=== Work to do ===
Reproduce the records below exactly as they appear, omitting any pictures they contain.

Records

--------

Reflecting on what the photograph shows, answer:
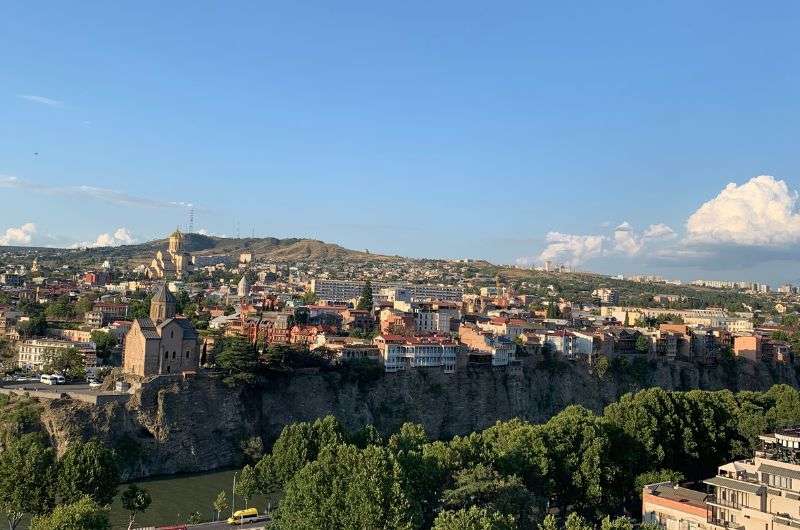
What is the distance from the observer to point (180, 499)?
33.1 metres

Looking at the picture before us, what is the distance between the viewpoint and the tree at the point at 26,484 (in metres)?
25.9

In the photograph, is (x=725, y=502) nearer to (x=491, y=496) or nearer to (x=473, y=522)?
(x=491, y=496)

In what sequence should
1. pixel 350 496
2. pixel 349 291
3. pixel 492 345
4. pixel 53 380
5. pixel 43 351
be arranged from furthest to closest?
pixel 349 291 → pixel 492 345 → pixel 43 351 → pixel 53 380 → pixel 350 496

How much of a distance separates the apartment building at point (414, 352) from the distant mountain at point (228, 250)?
126 m

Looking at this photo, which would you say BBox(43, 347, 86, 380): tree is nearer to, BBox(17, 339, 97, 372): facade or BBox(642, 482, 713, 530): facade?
BBox(17, 339, 97, 372): facade

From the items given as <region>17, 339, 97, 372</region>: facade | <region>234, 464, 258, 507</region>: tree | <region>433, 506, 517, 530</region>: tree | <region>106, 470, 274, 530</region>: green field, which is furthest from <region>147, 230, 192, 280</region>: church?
<region>433, 506, 517, 530</region>: tree

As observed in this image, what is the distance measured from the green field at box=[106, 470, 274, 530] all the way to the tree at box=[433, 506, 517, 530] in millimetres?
13199

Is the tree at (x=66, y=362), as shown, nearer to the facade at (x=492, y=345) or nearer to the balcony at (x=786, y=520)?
the facade at (x=492, y=345)

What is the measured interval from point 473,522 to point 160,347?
2663 cm

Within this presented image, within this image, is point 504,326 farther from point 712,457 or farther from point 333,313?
point 712,457

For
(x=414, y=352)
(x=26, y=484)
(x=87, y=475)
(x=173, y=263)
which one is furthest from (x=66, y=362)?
(x=173, y=263)

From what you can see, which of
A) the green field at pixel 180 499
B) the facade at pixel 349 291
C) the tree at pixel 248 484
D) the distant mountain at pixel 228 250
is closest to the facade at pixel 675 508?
the tree at pixel 248 484

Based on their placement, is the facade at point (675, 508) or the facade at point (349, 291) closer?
the facade at point (675, 508)

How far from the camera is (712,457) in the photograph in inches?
1452
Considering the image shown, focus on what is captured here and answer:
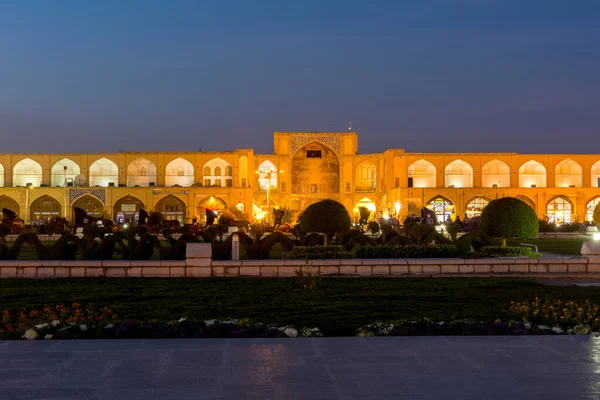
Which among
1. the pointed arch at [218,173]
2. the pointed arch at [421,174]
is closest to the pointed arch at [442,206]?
the pointed arch at [421,174]

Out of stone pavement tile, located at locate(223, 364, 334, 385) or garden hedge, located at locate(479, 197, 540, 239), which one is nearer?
stone pavement tile, located at locate(223, 364, 334, 385)

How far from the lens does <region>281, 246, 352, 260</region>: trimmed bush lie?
11219mm

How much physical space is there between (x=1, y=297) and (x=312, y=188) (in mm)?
43263

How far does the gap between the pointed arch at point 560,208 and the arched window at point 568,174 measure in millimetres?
2174

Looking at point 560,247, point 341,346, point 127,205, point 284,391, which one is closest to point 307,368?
point 284,391

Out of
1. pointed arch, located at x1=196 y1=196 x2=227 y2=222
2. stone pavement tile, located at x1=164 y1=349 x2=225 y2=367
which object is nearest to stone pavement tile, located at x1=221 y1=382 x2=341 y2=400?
stone pavement tile, located at x1=164 y1=349 x2=225 y2=367

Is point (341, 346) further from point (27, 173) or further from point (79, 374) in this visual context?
point (27, 173)

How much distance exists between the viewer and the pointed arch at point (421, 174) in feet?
159

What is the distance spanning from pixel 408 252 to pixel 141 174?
39314mm

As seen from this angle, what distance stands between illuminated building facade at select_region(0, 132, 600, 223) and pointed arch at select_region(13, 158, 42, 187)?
68mm

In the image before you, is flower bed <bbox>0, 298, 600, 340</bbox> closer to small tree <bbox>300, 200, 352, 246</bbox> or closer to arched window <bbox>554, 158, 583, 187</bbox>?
small tree <bbox>300, 200, 352, 246</bbox>

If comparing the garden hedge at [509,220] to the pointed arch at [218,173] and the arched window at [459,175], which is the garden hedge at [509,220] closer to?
the pointed arch at [218,173]

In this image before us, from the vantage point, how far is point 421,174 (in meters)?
48.6

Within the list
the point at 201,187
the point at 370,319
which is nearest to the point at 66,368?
the point at 370,319
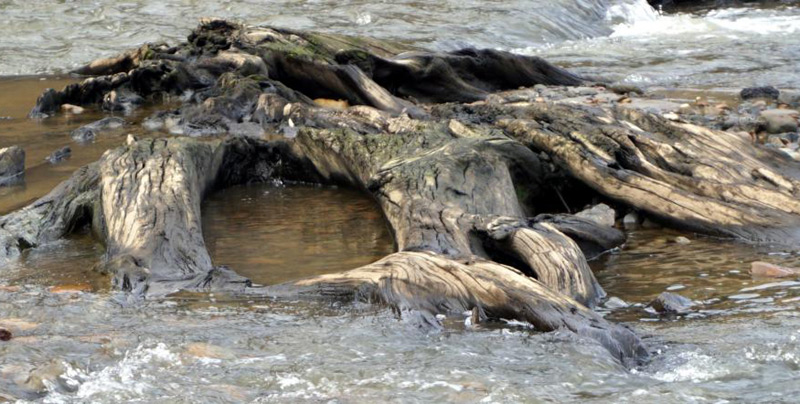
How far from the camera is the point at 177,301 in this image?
4527 millimetres

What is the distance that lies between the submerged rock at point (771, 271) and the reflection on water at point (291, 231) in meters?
1.84

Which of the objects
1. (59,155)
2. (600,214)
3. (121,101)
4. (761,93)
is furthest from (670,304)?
(121,101)

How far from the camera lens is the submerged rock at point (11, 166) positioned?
707 centimetres

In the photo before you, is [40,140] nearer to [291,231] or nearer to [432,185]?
[291,231]

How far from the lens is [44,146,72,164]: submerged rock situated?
25.2ft

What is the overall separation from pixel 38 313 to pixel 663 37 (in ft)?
41.9

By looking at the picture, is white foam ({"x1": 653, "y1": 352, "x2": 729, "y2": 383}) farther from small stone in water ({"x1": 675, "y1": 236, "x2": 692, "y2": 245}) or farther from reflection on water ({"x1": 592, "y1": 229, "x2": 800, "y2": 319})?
small stone in water ({"x1": 675, "y1": 236, "x2": 692, "y2": 245})

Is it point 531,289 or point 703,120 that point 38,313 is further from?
point 703,120

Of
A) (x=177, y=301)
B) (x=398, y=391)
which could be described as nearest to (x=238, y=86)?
(x=177, y=301)

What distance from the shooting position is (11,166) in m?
7.13

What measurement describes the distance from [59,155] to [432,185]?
348cm

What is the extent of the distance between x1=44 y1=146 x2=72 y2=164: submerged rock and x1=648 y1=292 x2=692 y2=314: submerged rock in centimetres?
484

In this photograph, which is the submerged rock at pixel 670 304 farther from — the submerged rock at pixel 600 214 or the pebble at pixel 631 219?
the pebble at pixel 631 219

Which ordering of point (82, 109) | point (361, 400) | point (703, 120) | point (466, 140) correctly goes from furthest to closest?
point (82, 109), point (703, 120), point (466, 140), point (361, 400)
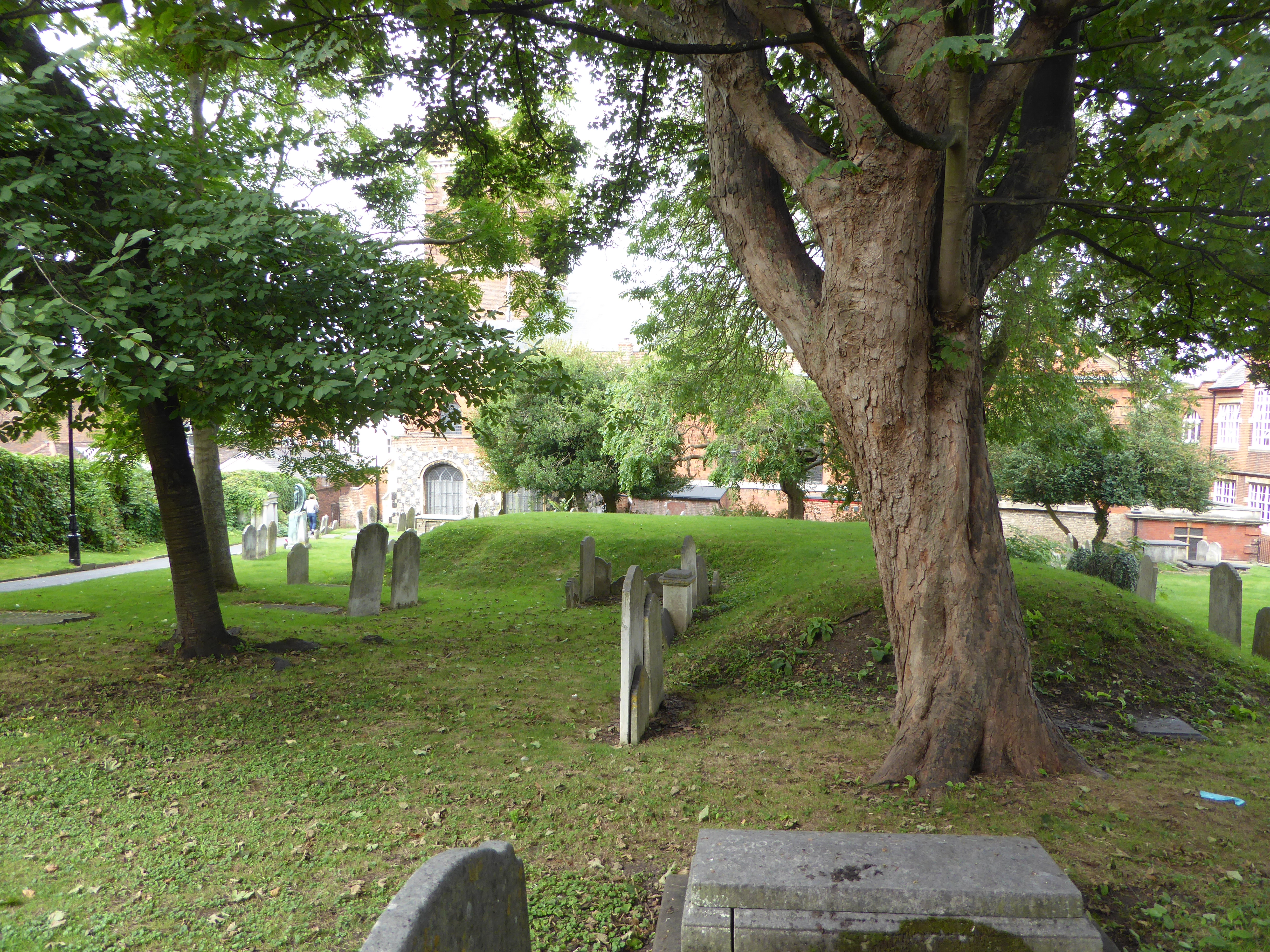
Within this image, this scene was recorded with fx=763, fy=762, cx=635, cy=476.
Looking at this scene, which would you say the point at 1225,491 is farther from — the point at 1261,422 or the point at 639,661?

--------

=== Output below ===
Reflecting on what the photograph shows, answer:
What is the distance from the observer to point (180, 499)?
33.1 metres

Looking at the picture before us, what is the distance between the viewpoint and the tree at the point at 26,484 (in metres)?
25.9

In the photograph, is (x=725, y=502) nearer to (x=491, y=496) or nearer to (x=473, y=522)?
(x=491, y=496)

In what sequence should
1. pixel 350 496
2. pixel 349 291
3. pixel 492 345
4. pixel 53 380
5. pixel 43 351
be arranged from furthest to closest?
pixel 349 291 → pixel 492 345 → pixel 43 351 → pixel 53 380 → pixel 350 496

How much of a distance separates the apartment building at point (414, 352) from the distant mountain at point (228, 250)?
126 m

Looking at this photo, which would you say BBox(43, 347, 86, 380): tree is nearer to, BBox(17, 339, 97, 372): facade or BBox(642, 482, 713, 530): facade?
BBox(17, 339, 97, 372): facade

From the items given as <region>17, 339, 97, 372</region>: facade | <region>234, 464, 258, 507</region>: tree | <region>433, 506, 517, 530</region>: tree | <region>106, 470, 274, 530</region>: green field, which is furthest from <region>147, 230, 192, 280</region>: church?
<region>433, 506, 517, 530</region>: tree

As observed in this image, what is the distance measured from the green field at box=[106, 470, 274, 530] all the way to the tree at box=[433, 506, 517, 530] in millimetres?
13199

Is the tree at (x=66, y=362), as shown, nearer to the facade at (x=492, y=345) or nearer to the balcony at (x=786, y=520)?
the facade at (x=492, y=345)

What is the measured interval from point 473,522 to point 160,347?
2663 cm

Within this presented image, within this image, is point 504,326 farther from point 712,457 or farther from point 333,313?
point 712,457

For
(x=414, y=352)
(x=26, y=484)
(x=87, y=475)
(x=173, y=263)
which one is furthest from (x=66, y=362)?
(x=173, y=263)

From what you can see, which of
A) the green field at pixel 180 499
B) the facade at pixel 349 291
C) the tree at pixel 248 484
D) the distant mountain at pixel 228 250
is closest to the facade at pixel 675 508?
the tree at pixel 248 484

Based on their placement, is the facade at point (675, 508) or the facade at point (349, 291) closer?
the facade at point (675, 508)

How far from the camera is (712,457) in the photograph in inches?
1452
Considering the image shown, focus on what is captured here and answer:
Which among
1. the pointed arch at [218,173]
2. the pointed arch at [421,174]
is closest to the pointed arch at [442,206]?
the pointed arch at [421,174]

Out of stone pavement tile, located at locate(223, 364, 334, 385) or garden hedge, located at locate(479, 197, 540, 239), which one is nearer?
stone pavement tile, located at locate(223, 364, 334, 385)

How far from the lens does <region>281, 246, 352, 260</region>: trimmed bush lie?
11219mm

How much physical space is there between (x=1, y=297) and (x=312, y=188) (in mm)?
43263

How far does the gap between the pointed arch at point 560,208 and the arched window at point 568,174 measure in millimetres?
2174

Looking at point 560,247, point 341,346, point 127,205, point 284,391, which one is closest to point 307,368?
point 284,391

Out of
1. pointed arch, located at x1=196 y1=196 x2=227 y2=222
2. stone pavement tile, located at x1=164 y1=349 x2=225 y2=367
which object is nearest to stone pavement tile, located at x1=221 y1=382 x2=341 y2=400?
stone pavement tile, located at x1=164 y1=349 x2=225 y2=367

Is point (341, 346) further from point (27, 173) or further from point (79, 374) in this visual context?
point (27, 173)

How much distance exists between the viewer and the pointed arch at point (421, 174) in feet?
159

What is the distance spanning from pixel 408 252 to pixel 141 174?
39314mm

As seen from this angle, what distance stands between illuminated building facade at select_region(0, 132, 600, 223) and pointed arch at select_region(13, 158, 42, 187)?
68mm

In the image before you, is flower bed <bbox>0, 298, 600, 340</bbox> closer to small tree <bbox>300, 200, 352, 246</bbox> or closer to arched window <bbox>554, 158, 583, 187</bbox>?
small tree <bbox>300, 200, 352, 246</bbox>

If comparing the garden hedge at [509,220] to the pointed arch at [218,173] and the arched window at [459,175], which is the garden hedge at [509,220] closer to?
the pointed arch at [218,173]

In this image before us, from the vantage point, how far is point 421,174 (in meters)?
48.6

Within the list
the point at 201,187
the point at 370,319
which is nearest to the point at 66,368?
the point at 370,319
How far from the camera is the point at 177,301 in this image?
4527 millimetres

What is the distance that lies between the submerged rock at point (771, 271) and the reflection on water at point (291, 231) in meters?
1.84

Which of the objects
1. (59,155)
2. (600,214)
3. (121,101)
4. (761,93)
is furthest from (670,304)?
(121,101)

How far from the camera lens is the submerged rock at point (11, 166) positioned?
707 centimetres

In the photo before you, is [40,140] nearer to [291,231] or nearer to [432,185]?
[291,231]

How far from the lens is [44,146,72,164]: submerged rock situated?
25.2ft

What is the overall separation from pixel 38 313 to pixel 663 37 (in ft)?
41.9

By looking at the picture, is white foam ({"x1": 653, "y1": 352, "x2": 729, "y2": 383}) farther from small stone in water ({"x1": 675, "y1": 236, "x2": 692, "y2": 245}) or farther from reflection on water ({"x1": 592, "y1": 229, "x2": 800, "y2": 319})?
small stone in water ({"x1": 675, "y1": 236, "x2": 692, "y2": 245})

Is it point 531,289 or point 703,120 that point 38,313 is further from?
point 703,120

Of
A) (x=177, y=301)
B) (x=398, y=391)
which could be described as nearest to (x=238, y=86)?
(x=177, y=301)

What distance from the shooting position is (11,166) in m?
7.13

What measurement describes the distance from [59,155] to [432,185]?
348cm

What is the extent of the distance between x1=44 y1=146 x2=72 y2=164: submerged rock and x1=648 y1=292 x2=692 y2=314: submerged rock in centimetres?
484

In this photograph, which is the submerged rock at pixel 670 304 farther from — the submerged rock at pixel 600 214 or the pebble at pixel 631 219?
the pebble at pixel 631 219

Which ordering of point (82, 109) | point (361, 400) | point (703, 120) | point (466, 140) correctly goes from furthest to closest?
point (82, 109), point (703, 120), point (466, 140), point (361, 400)
Within this image, this scene was recorded with fx=763, fy=762, cx=635, cy=476.
Looking at this scene, which would you say the point at 1225,491 is farther from — the point at 1261,422 or the point at 639,661?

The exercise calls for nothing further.